■ **WRITTEN TASK**
Reproduce every line of the material below, but drop the pictures.

■ **LISTING**
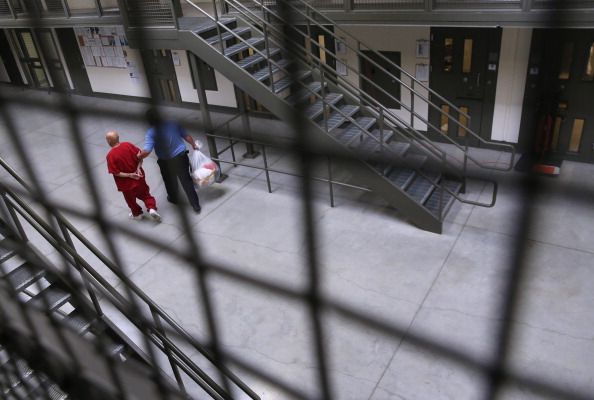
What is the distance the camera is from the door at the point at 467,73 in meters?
5.60

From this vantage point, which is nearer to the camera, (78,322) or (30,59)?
(78,322)

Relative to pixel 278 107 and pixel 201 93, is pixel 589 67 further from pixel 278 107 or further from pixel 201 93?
pixel 201 93

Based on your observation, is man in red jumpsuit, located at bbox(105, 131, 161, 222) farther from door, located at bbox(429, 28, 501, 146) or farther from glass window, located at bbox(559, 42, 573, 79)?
glass window, located at bbox(559, 42, 573, 79)

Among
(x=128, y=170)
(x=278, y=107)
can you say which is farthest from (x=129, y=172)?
(x=278, y=107)

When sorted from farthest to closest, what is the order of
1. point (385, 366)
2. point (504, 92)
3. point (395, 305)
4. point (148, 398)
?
1. point (504, 92)
2. point (395, 305)
3. point (385, 366)
4. point (148, 398)

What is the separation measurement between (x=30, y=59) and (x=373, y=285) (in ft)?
26.9

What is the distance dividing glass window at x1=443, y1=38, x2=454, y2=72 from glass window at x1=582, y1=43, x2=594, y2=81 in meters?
1.41

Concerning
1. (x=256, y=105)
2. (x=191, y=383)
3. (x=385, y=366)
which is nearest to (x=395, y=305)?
(x=385, y=366)

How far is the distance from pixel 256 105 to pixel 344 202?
2.25m

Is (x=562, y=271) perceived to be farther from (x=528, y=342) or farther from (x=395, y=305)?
(x=395, y=305)

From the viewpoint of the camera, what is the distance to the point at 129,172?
15.3 ft

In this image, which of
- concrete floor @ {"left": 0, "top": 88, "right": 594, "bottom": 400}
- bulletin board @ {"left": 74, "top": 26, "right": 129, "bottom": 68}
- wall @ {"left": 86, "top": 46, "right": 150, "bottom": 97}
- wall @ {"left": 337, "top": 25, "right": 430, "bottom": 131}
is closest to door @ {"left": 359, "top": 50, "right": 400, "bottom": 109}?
wall @ {"left": 337, "top": 25, "right": 430, "bottom": 131}

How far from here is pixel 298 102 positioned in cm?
98

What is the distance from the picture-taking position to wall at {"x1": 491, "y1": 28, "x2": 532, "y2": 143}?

■ **OUTPUT FOR THIS TASK**
What is the distance the camera is from the door at the point at 467,73 in meters?
5.60

From this vantage point, which is nearer to the camera, (78,322) or (30,59)?
(78,322)

Relative to pixel 278 107 and pixel 201 93, is pixel 589 67 further from pixel 278 107 or further from pixel 201 93?
pixel 201 93

Based on your observation, is man in red jumpsuit, located at bbox(105, 131, 161, 222) farther from door, located at bbox(429, 28, 501, 146) or farther from glass window, located at bbox(559, 42, 573, 79)?
glass window, located at bbox(559, 42, 573, 79)

Among
(x=128, y=170)
(x=278, y=107)
can you say which is farthest from (x=129, y=172)?
(x=278, y=107)

When sorted from farthest to closest, what is the order of
1. point (385, 366)
2. point (504, 92)
3. point (395, 305)
4. point (148, 398)
?
1. point (504, 92)
2. point (395, 305)
3. point (385, 366)
4. point (148, 398)

What is the separation measurement between (x=30, y=59) and (x=373, y=285) (in ft)?
26.9

What is the distance dividing glass window at x1=443, y1=38, x2=454, y2=72 from glass window at x1=582, y1=43, x2=594, y2=81 in meters?
1.41

Concerning
1. (x=256, y=105)
2. (x=191, y=383)
3. (x=385, y=366)
which is nearest to (x=395, y=305)?
(x=385, y=366)

How far is the distance from pixel 256 105 to pixel 344 202?
2.25m

Is (x=562, y=271) perceived to be farther from (x=528, y=342) or farther from (x=395, y=305)?
(x=395, y=305)

From the viewpoint of the camera, what is the distance to the point at 129,172?
15.3 ft

In this image, which of
- concrete floor @ {"left": 0, "top": 88, "right": 594, "bottom": 400}
- bulletin board @ {"left": 74, "top": 26, "right": 129, "bottom": 68}
- wall @ {"left": 86, "top": 46, "right": 150, "bottom": 97}
- wall @ {"left": 337, "top": 25, "right": 430, "bottom": 131}
is closest to door @ {"left": 359, "top": 50, "right": 400, "bottom": 109}?
wall @ {"left": 337, "top": 25, "right": 430, "bottom": 131}

How far from here is pixel 298 102 positioned in cm?
98

What is the distance from the picture-taking position to wall at {"x1": 491, "y1": 28, "x2": 532, "y2": 143}?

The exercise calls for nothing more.